(Before It's News)
Poland's central bank left its key reference rate at 1.50 percent, as expected, but sounded cautiously optimistic about the economic outlook by saying there are signs of recovery in global industries and recent domestic data “signal some improvement in economic activity over the recent past.”
The National Bank of Poland (NBP), which has maintained its rate since March 2015 and is first expected to raise rates early next year, said economic growth is being driven by consumer demand but any increase in growth is contained by lower investments caused by a temporary decline in the use of European Union funds.
Poland's Gross Domestic Product grew by an annual rate of 3.1 percent in the third quarter of last year, up from 3.0 percent in the second quarter and the central bank said growth in the fourth quarter “was probably subdued.”
In its latest forecast from November, the NBP expected 3.6 percent economic growth in 2017, up from 3.0 percent in 2016, and 3.3 percent in 2018.
Turning to the global outlook, the central bank said growth remains moderate, but there were “signs of recovery in global industry,” with German growth probably accelerating in the fourth quarter of last year, the U.S. expansion was continuing, there were signs of improvement in China and prices of commodities were picking up.

SUPPLIED DATA:
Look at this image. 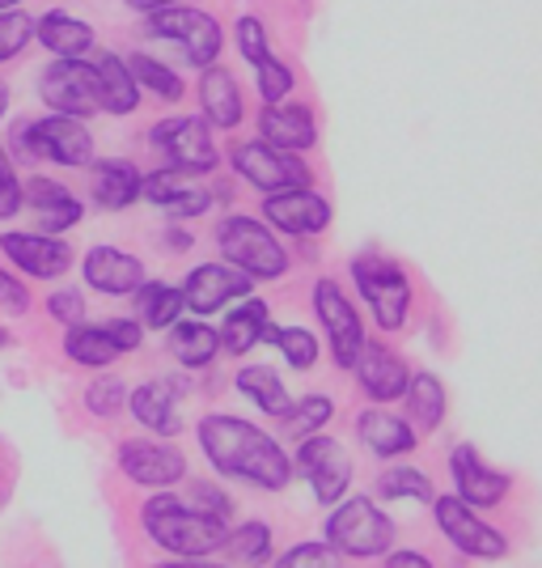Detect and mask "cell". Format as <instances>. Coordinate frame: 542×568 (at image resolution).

TASK TO CARRY OUT:
Write the next few paragraphs of the news article on Poland's central bank holding its interest rate, picking up right after its final sentence.

RESULT OF THIS TASK:
Today's view by the NBP of the global outlook is in contrast with its view from December when it said there was “uncertainty” about the global outlook, German growth eased in the third quarter, U.S. economic conditions were favorable while China's growth was lower than in previous year.
Poland's inflation rate also turned positive in December for the first time since June 2014, with inflation up by 0.8 percent from zero percent in November on higher energy commodity prices.
The central bank expects prices to continue to grow in coming months, but inflation will remain “moderate” due to low inflationary pressures abroad and a negative output gap in Poland.
In November the central bank forecast average inflation this year of 1.3 percent, up from a negative 0.6 percent in 2016, and 1.5 percent in 2018. The NBP targets inflation of 2.50 percent, plus/minus 1 percentage point.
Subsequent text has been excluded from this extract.